Tired of the uncertainties of the stock market, many people are turning towards investment in rental property. However, you need to find out if you have it in you to be a landlord. The whole venture could be quite profitable, if you are cut out to be one. Even then, success is not always guaranteed. For those who succeed, it is a great way to build wealth.
The decision to buy a rental property is the just first step. You need to go in for a lot of research to track down a profitable rental property. This usually takes a lot of time and the right connections.
Buying Rental Property
You need to work out many details before buying rental property. You must be fully aware of the pros and cons of buying and owning a rental property. You will need to talk to other rental property owners to find out what is involved. You need to discuss how they deal with different types of tenants, and how they deal with vacancies, etc. Investment in rental property is worthwhile if you have it in you to face the challenges that may be involved.
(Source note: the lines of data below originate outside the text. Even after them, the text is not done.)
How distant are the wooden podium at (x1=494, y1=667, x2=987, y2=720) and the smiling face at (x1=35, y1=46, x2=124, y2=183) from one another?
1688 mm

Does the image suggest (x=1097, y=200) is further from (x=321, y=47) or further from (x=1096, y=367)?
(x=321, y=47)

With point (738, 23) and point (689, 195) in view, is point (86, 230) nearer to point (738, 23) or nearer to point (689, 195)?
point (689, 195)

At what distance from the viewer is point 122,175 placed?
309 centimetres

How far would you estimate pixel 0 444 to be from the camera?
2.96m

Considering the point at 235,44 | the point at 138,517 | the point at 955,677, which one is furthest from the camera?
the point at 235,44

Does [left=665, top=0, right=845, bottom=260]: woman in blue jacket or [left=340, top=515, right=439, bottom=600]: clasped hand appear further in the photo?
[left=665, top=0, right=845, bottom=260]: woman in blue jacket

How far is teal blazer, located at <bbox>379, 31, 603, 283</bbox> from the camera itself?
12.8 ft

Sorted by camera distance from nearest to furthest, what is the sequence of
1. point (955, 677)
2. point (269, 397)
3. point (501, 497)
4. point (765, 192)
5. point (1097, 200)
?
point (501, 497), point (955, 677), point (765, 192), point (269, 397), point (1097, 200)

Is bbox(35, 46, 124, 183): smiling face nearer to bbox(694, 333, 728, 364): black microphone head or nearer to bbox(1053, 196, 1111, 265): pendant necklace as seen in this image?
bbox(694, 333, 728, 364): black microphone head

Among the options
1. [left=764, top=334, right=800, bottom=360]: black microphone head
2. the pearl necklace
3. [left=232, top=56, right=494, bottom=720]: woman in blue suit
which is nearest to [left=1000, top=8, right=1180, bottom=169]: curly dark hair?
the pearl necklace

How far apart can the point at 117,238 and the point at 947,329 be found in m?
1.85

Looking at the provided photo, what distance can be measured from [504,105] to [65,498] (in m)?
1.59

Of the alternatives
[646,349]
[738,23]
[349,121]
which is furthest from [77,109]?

You should know how long you plan to keep your rental property. If you plan to keep your property for a long duration, say 20 years, you will need to invest more towards the
property's maintenance, repairs, improvements, etc. On the other side, if you plan to keep it only for a shorter duration, such as 5 years, you may not need to invest heavily on the improvements. Investment in rental property for a short duration may be risky, as over a short span of time the property may lose in value. On the other hand, the value of properties will certainly appreciate over longer periods.
A Special Expertise
Buying rental property requires a particular kind of expertise. There are many ways to go about acquiring rental properties. You need to have your network of acquaintances, such as city hall clerks, and bank employees who can inform you of the properties to be sold. Working closely with real estate agents would inform you of any impending foreclosures, which could be profitable buys.
You could widen your contacts by joining a property owners'club or association. This will keep you informed of any property for sale. Other ways are scanning the classifieds for any property for sale, cruising the neighborhood for
'for sale' signs, and talking with other landlords known to you.
Shape Up Your Finances
You will need to get your finances in shape. Ensure you have a great credit history, and if not, work to get it corrected. Lenders, understanding that you are more likely to default on a rental property than on your own home, would require larger down payments, higher rates of interest, and a stronger financial base from you.
You would do well to have substantial cash leftover after investment in rental property, in case of unexpected repairs or vacancies. It would be advantageous if you had one
month's rent kept aside for each rental unit you owned for such contingencies. Ensure that the income from your rental property supplements your retirement finances and you do not depend solely on your rentals.
Avoid Overpaying
Every real estate market plays differently, but you need to ensure that you do not pay too much. You are buying rental property as a source of income or to supplement your income. You need to drive a hard bargain; else, you may never be able to re-coup your investments as easily as you would have thought.
Remember one thing. The home you buy for your personal use may be an emotional buy, but you cannot afford to do the same with your investment in rental property. You need to look hard at the numbers to see how your investment will pay off. You may require paying more in a hot market, but this too involves a calculated risk.
Your rental income should cover costs, such as mortgage payment on the property, taxes, insurance, maintenance, and repairs. You also need to compute a vacancy rate of around 5%. Even if you just manage to break even, you could still gain from any price appreciation and any available tax breaks on rental properties. Check with your tax consultant about deductions on rental properties. The cost of patching a roof or fixing a leaking pipe could be deductible, whereas replacing that roof or those pipes, could be considered an improvement, and cannot be deducted.
Therefore, before buying rental property you need to work out all aspects thoroughly before investing in rental property.